Data engineeringJuly 12, 2021

What is a UUID?

The challenge of identifying data shared between systems dates back to the advent of networked computing. One of the earliest solutions to this problem, the Universally Unique Identifier (UUID), is still in wide use today. Here, we’ll explore this ever-present data identifier in detail.

Prior to the 1980s, computers were largely antisocial creatures. They lived in isolation, not speaking or interacting with each other at all. The information they housed never left the confines of the hardware that stored it, and to “share” data was to physically bring a computer to another location. Although pre-networked computers were wondrous machines for their time, their muteness imposed a severe limitation on their utility. 

A company called Apollo Computer, founded in 1980, set out to change this. One of the earliest innovators in this space, Apollo laid the foundation for an era of rapid growth in computer networking by creating the Networked Computing System (NCS), a set of tools and protocols that helped software developers build “distributed” applications through which computers on the same network could share data. One standard the NCS laid out was a system for labeling information in order for it to be recognized when shared between machines, and thus the concept of the UUID was born. 

What is a UUID?

A Universally Unique Identifier (UUID) is a 36-character alphanumeric label used to provide a unique identity to any collection of information within a computing system. Owing to their extremely low probability of duplication, UUIDs are a widely adopted tool for giving persistent and unique identities to practically every type of data imaginable. 
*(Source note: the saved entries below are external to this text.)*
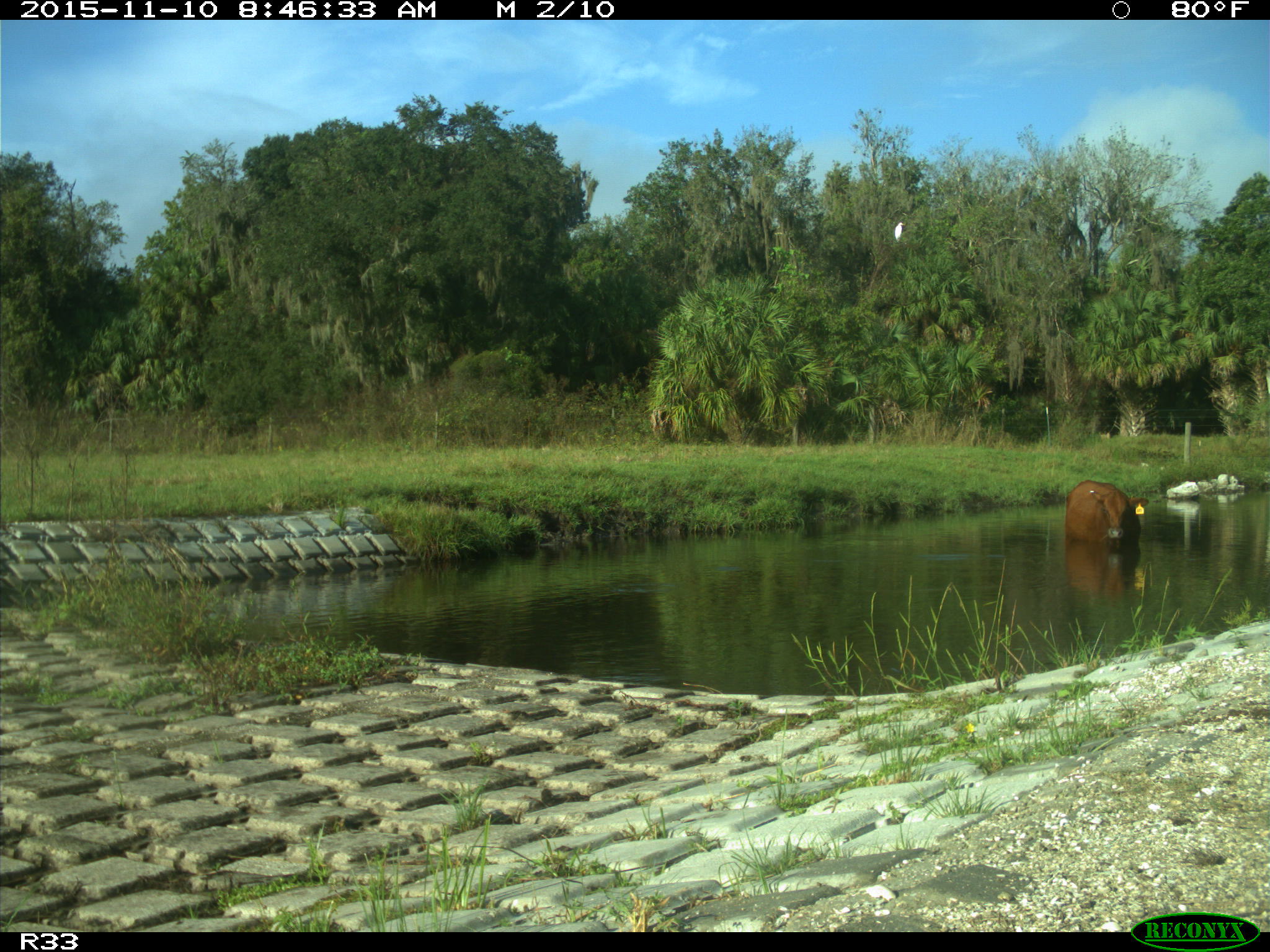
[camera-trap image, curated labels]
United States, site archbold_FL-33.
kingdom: Animalia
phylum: Chordata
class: Mammalia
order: Artiodactyla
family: Bovidae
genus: Bos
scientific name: Bos taurus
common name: domestic cow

The specifications and format of UUIDs have evolved since this earliest iteration in the NCS, but the core features remains the same: UUIDs are easy to generate, truly unique, and simple for applications to support and parse. For these reasons, they are widely adopted across applications from social networks to data warehouses. 

UUID versions

Today there are five different UUID versions. Each version has slightly different strengths, and therefore may be suited for different use cases. Here is a breakdown of the main differences,  and characteristics of the different UUID versions: 

Version 1 and 2 

Version 1 UUIDs are sometimes referred to as being “time-based” since they incorporate the datetime at which they were generated. In addition to the datetime, the final section of these UUIDs is derived from the media access controller (MAC) address of the generating device. They consist of five separate sections separated by hyphens:

Different sections of a version 1 UUID.

Different sections of a version 1 UUID.

The time_low, time_mid, and time_high_and_version sections pertain to the low, medium, and high timestamps within the current datetime information. The fourth section, clock_seq_hi_and_reserved, is somewhat of a misnomer. Although “clock sequence” may sound like another value taken from another internal process, it is in fact just a randomly generated 16-bit value that helps decrease the likelihood that two v1 UUIDs could ever be identical. FInally, the last 12 characters are taken from the device MAC address. 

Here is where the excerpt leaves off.